The less-familiar parts of Lisp for beginners — pprint-dispatch

As we continue through the list of less familiar features of Common Lisp, we’re going to spend a bit of time in the pretty-printing code.  As you recall from the previous article, pretty-printing is a way to format human-readable output for better legibility, typically by the introduction of additional whitespace.  So, the first function we’ll discuss is pprint-dispatch.  This is not a function that the programmer is likely to invoke directly, but is involved in the handling of the pprint function, or other printing functions with the *print-pretty* variable set to non-nil.  The specific behaviour of pprint-dispatch depends on a standard-defined special variable, *print-pprint-dispatch*.

The table in *print-pprint-dispatch* maps types to functions and corresponding numerical priorities.  There is an implementation-defined startup table that may contain entries, but with priorities guaranteed to be lower than any entry a user might add later with set-pprint-dispatch.

Once more, this is becoming a bit abstract, so I’m now going to describe a typical invocation sequence, as I expect that will make things clearer.
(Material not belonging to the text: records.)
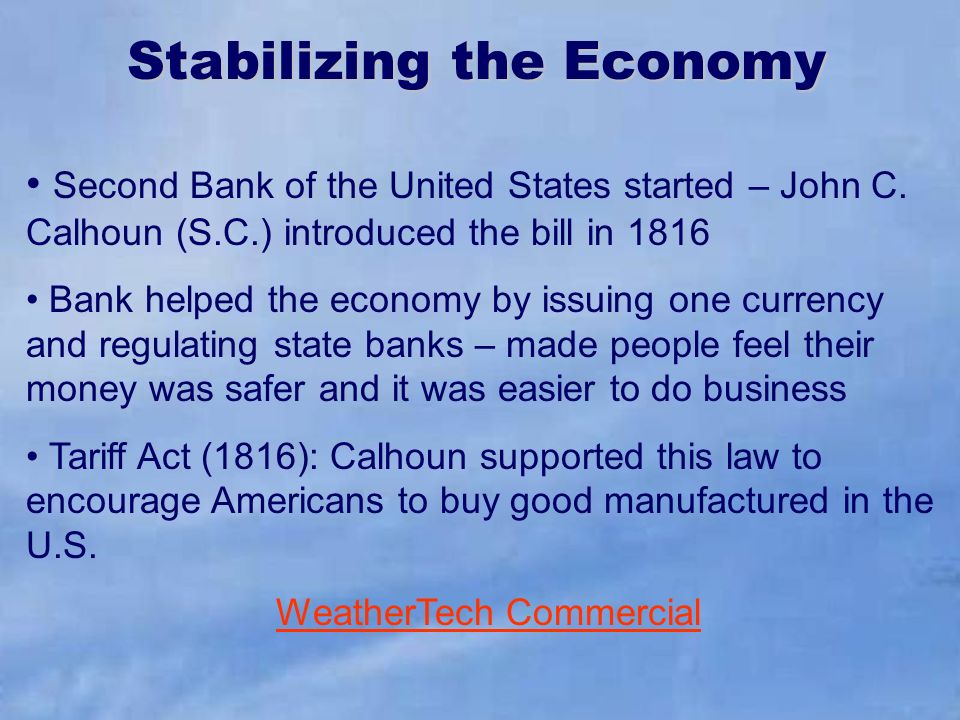 Stabilizing the Economy

• Second Bank of the United States started – John C. Calhoun (S.C.) introduced the bill in 1816

• Bank helped the economy by issuing one currency and regulating state banks – made people feel their money was safer and it was easier to do business

• Tariff Act (1816): Calhoun supported this law to encourage Americans to buy good manufactured in the U.S.

WeatherTech Commercial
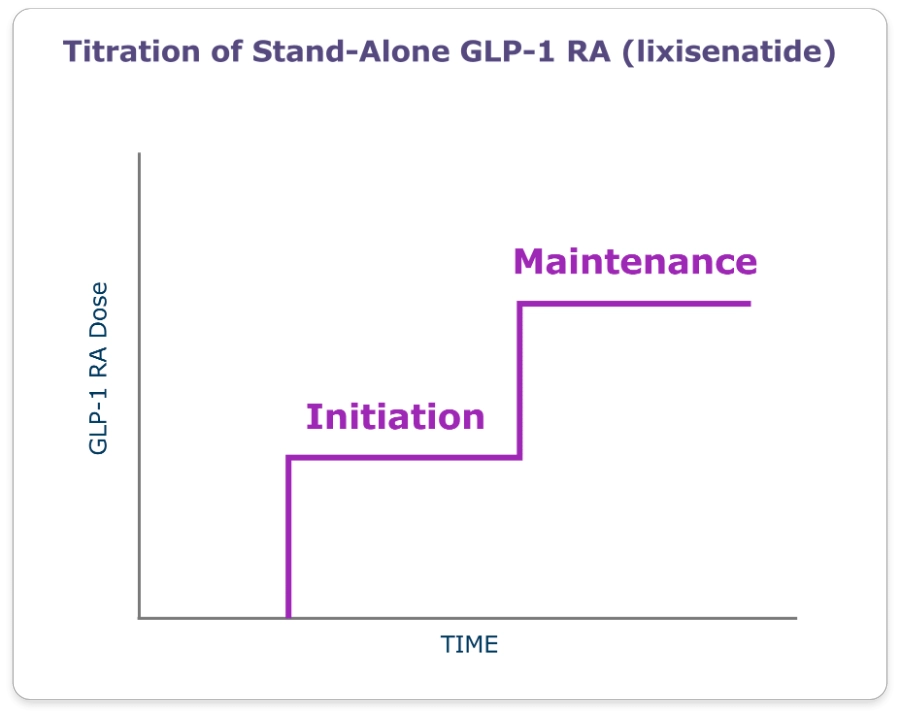 Titration of Stand-Alone GLP-1 RA (lixisenatide)

GLP-1 RA Dose

Maintenance

Initiation

TIME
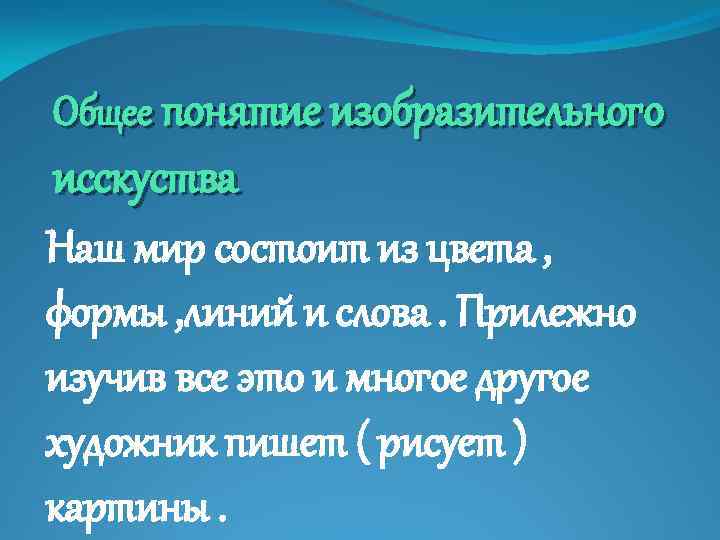 Общее понятие изобразительного исскуства

Наш мир состоит из цвета , формы ,линий и слова . Прилежно изучив все это и многое другое художник пишет ( рисует ) картины .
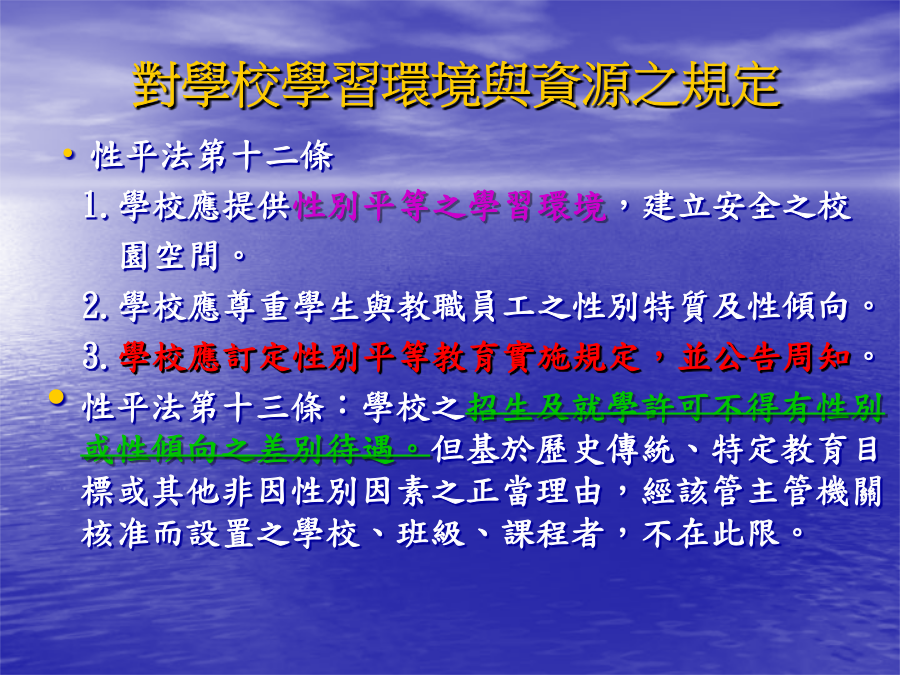 對學校學習環境與資源之規定

• 性平法第十二條

1. 學校應提供性別平等之學習環境，建立安全之校園空間。

2. 學校應尊重學生與教職員工之性別特質及性傾向。

3. 學校應訂定性別平等教育實施規定，並公告周知。

• 性平法第十三條：學校之招生及就學許可不得有性別或性傾向之差別待遇。但基於歷史傳統、特定教育目標或其他非因性別因素之正當理由，經該管主管機關核准而設置之學校、班級、課程者，不在此限。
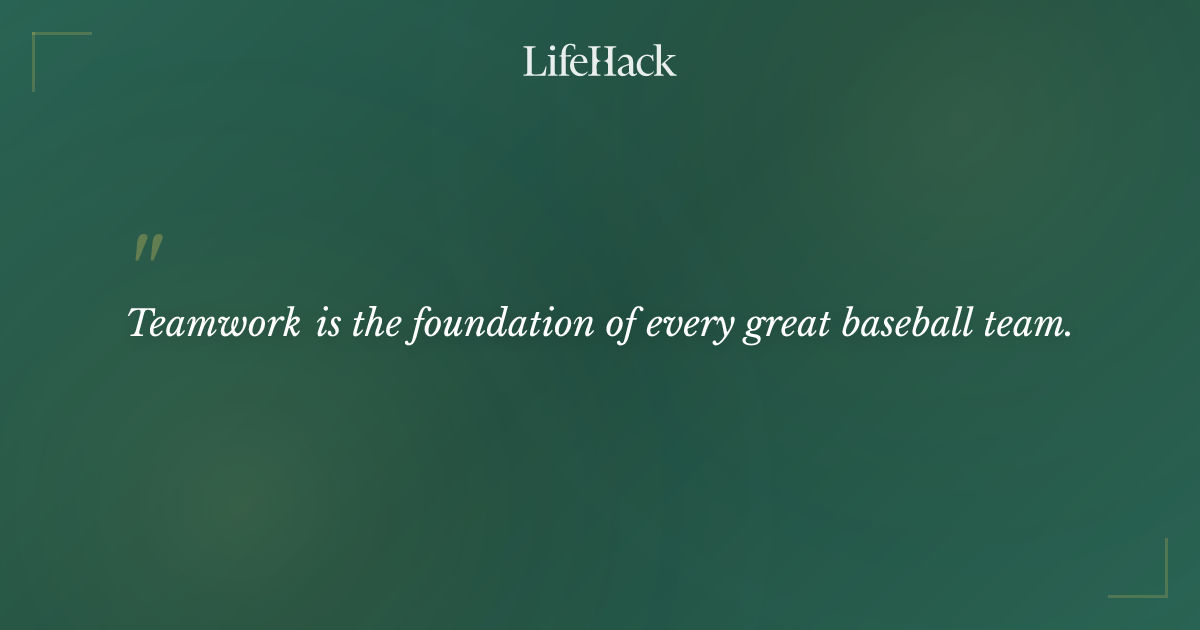 LifeHack

"

Teamwork is the foundation of every great baseball team.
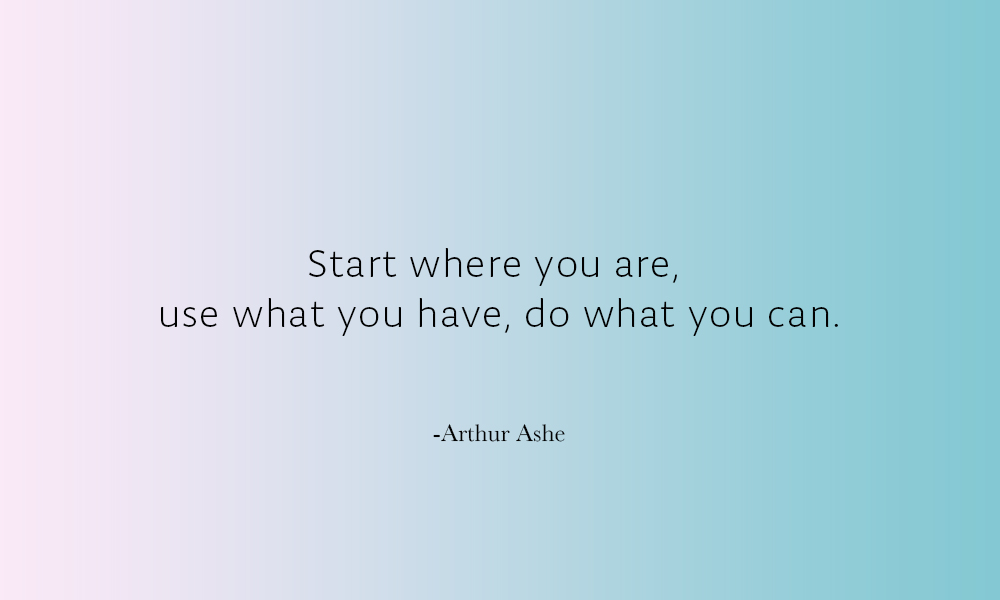 Start where you are,
use what you have, do what you can.

-Arthur Ashe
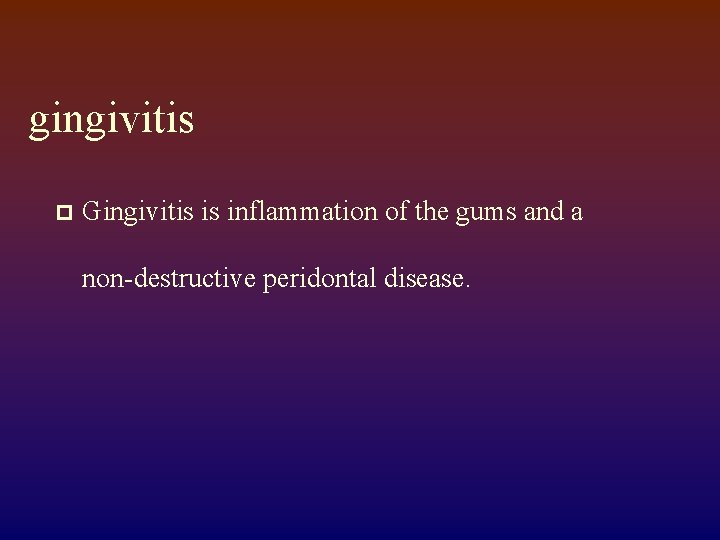 gingivitis

Gingivitis is inflammation of the gums and a non-destructive peridontal disease.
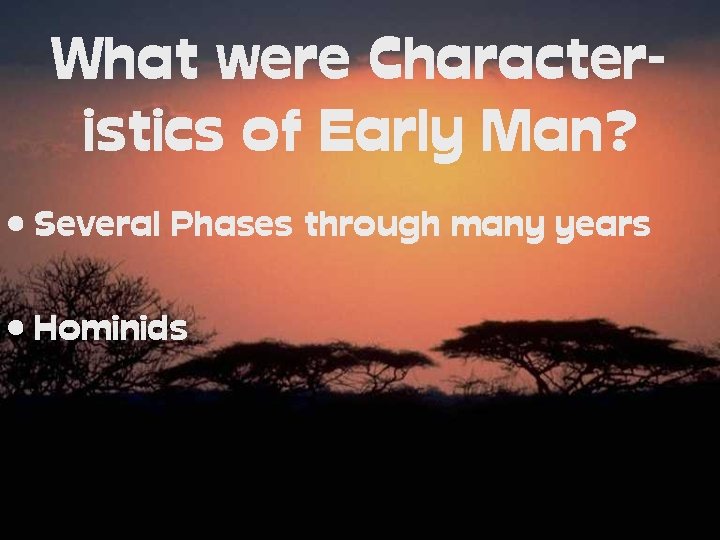 What were Characteristics of Early Man?

• Several Phases through many years

• Hominids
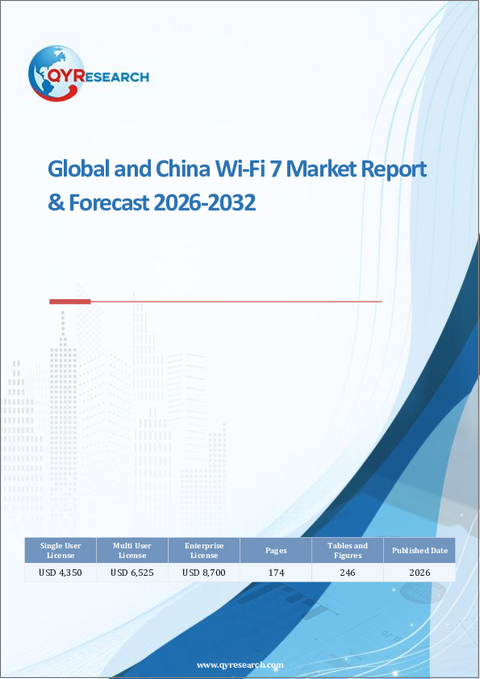 QYRESEARCH

Global and China Wi-Fi 7 Market Report & Forecast 2026-2032

| Single User License | Multi User License | Enterprise License | Pages | Tables and Figures | Published Date |
|---|---|---|---|---|---|
| USD 4,350 | USD 6,525 | USD 8,700 | 174 | 246 | 2026 |

www.qyresearch.com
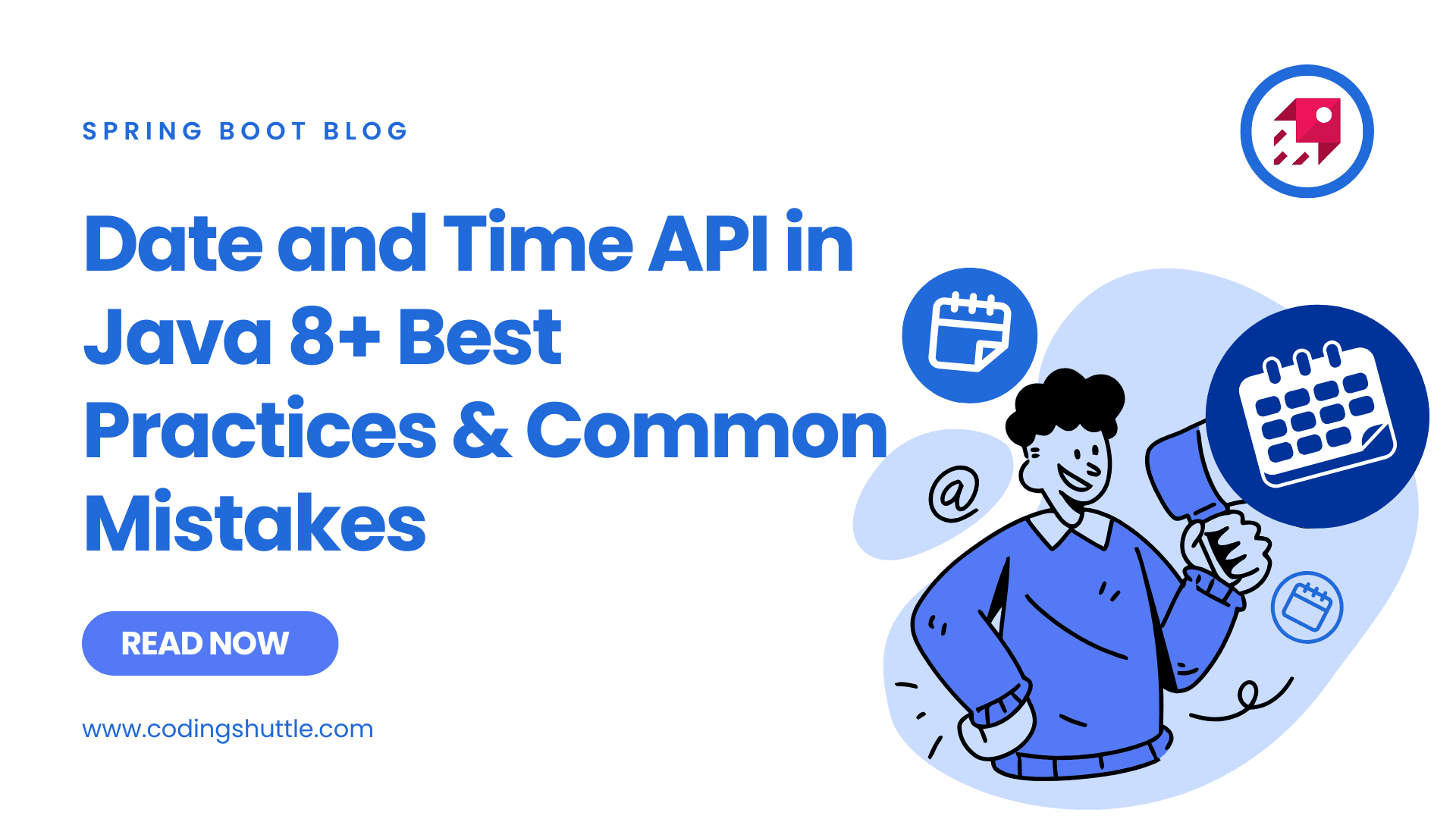 SPRING BOOT BLOG

Date and Time API in Java 8+ Best Practices & Common Mistakes

READ NOW

www.codingshuttle.com

@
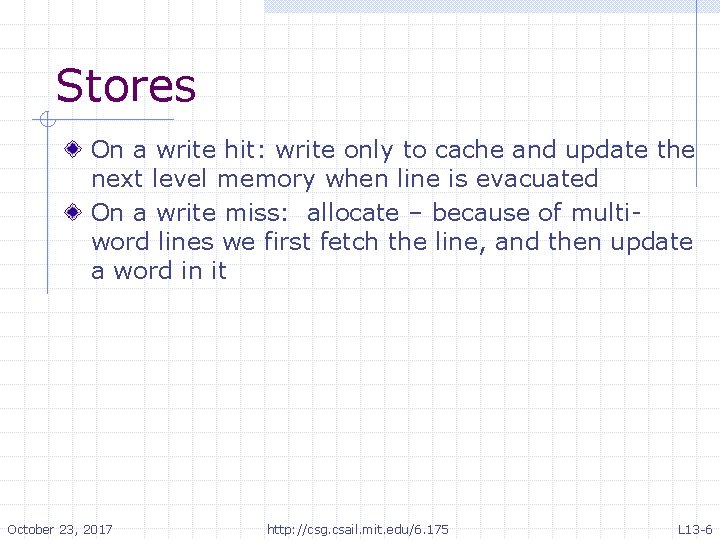 Stores

On a write hit: write only to cache and update the next level memory when line is evacuated

On a write miss: allocate – because of multi-word lines we first fetch the line, and then update a word in it

October 23, 2017

http://csg.csail.mit.edu/6.175

L13-6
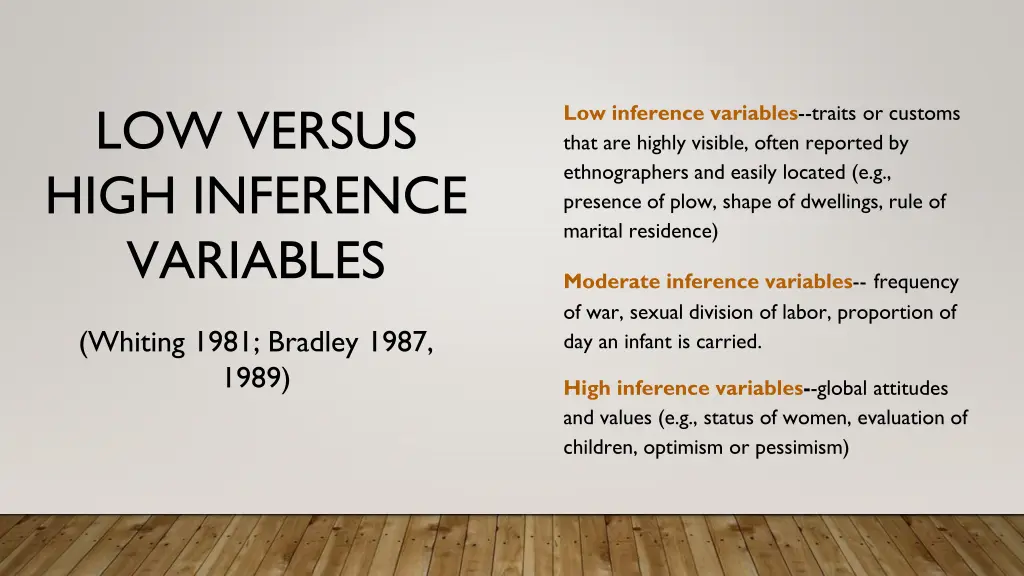 LOW VERSUS HIGH INFERENCE VARIABLES

(Whiting 1981; Bradley 1987, 1989)

Low inference variables--traits or customs that are highly visible, often reported by ethnographers and easily located (e.g., presence of plow, shape of dwellings, rule of marital residence)

Moderate inference variables-- frequency of war, sexual division of labor, proportion of day an infant is carried.

High inference variables--global attitudes and values (e.g., status of women, evaluation of children, optimism or pessimism)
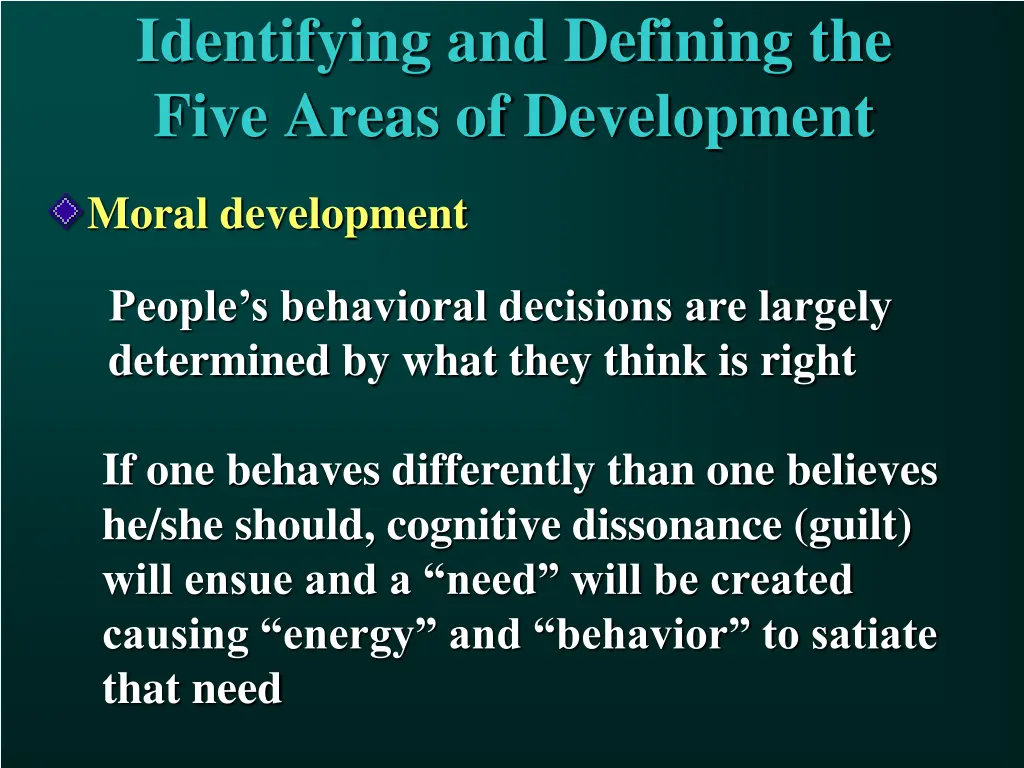 Identifying and Defining the Five Areas of Development

Moral development

People’s behavioral decisions are largely determined by what they think is right

If one behaves differently than one believes he/she should, cognitive dissonance (guilt) will ensue and a “need” will be created causing “energy” and “behavior” to satiate that need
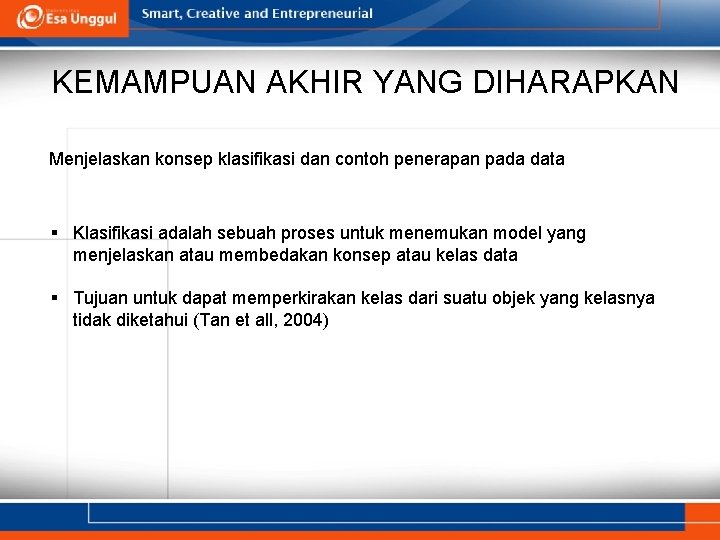 Esa Unggul

Smart, Creative and Entrepreneurial

KEMAMPUAN AKHIR YANG DIHARAPKAN

Menjelaskan konsep klasifikasi dan contoh penerapan pada data

▪ Klasifikasi adalah sebuah proses untuk menemukan model yang menjelaskan atau membedakan konsep atau kelas data

▪ Tujuan untuk dapat memperkirakan kelas dari suatu objek yang kelasnya tidak diketahui (Tan et all, 2004)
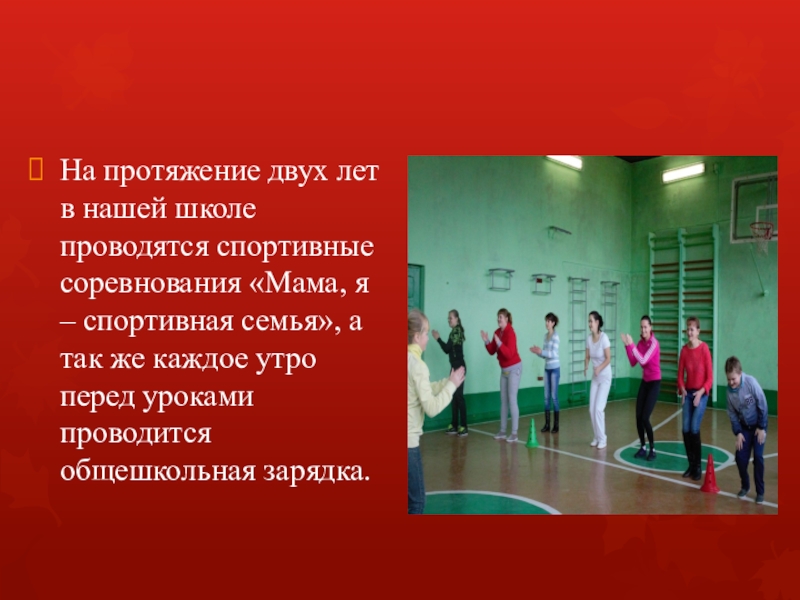 На протяжение двух лет в нашей школе проводятся спортивные соревнования «Мама, я – спортивная семья», а так же каждое утро перед уроками проводится общешкольная зарядка.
  1. The Lisp instance is asked to print a certain object while *print-pretty* is non-nil.
  2. The Lisp printer calls pprint-dispatch to find the function that it should use for pretty-printing of this type of object.
  3. The type of the object is compared against the types in the table (recall that an object can, and often does, match more than one type).
  4. That entry that has the highest priority is chosen.  This will never be a default function if a user-defined function exists for any type that matches the object.
  5. If there is more than one matching entry with the highest priority (i.e. a tie), one is selected in an implementation-defined manner and returned.
  6. If there is exactly one matching entry with the highest priority, the corresponding function is returned.
  7. If there is no matching entry, the generic non-pretty-printing entry point is returned.  Note, however, that as execution continues in this case, *print-pretty* still non-nil, so user-defined methods like print-object still have an opportunity to act differently based on that variable, if so desired.

A typical invocation construct, then, is (funcall (pprint-dispatch obj) stream obj), but recall that this is likely not to be invoked explicitly by the programmer, as the implementation does this internally.

Points to remember:

  • Entries in the *print-pprint-dispatch* table take priority over print-object methods specialized on the class, even if the former is as a result of matching a less-specific class than the latter.
  • When creating programmer-defined entries, you must avoid assigning the same priority to two different types if there is a way for a single object to match both types, as the behaviour in that case is implementation-defined.
  • There are two ways that *print-pretty* can change the printing behaviour.  The first, when a matching type is found in *print-pprint-dispatch*, and the second when there is no matching type in the table, but a user-defined print-object method inspects that variable and changes its behaviour accordingly.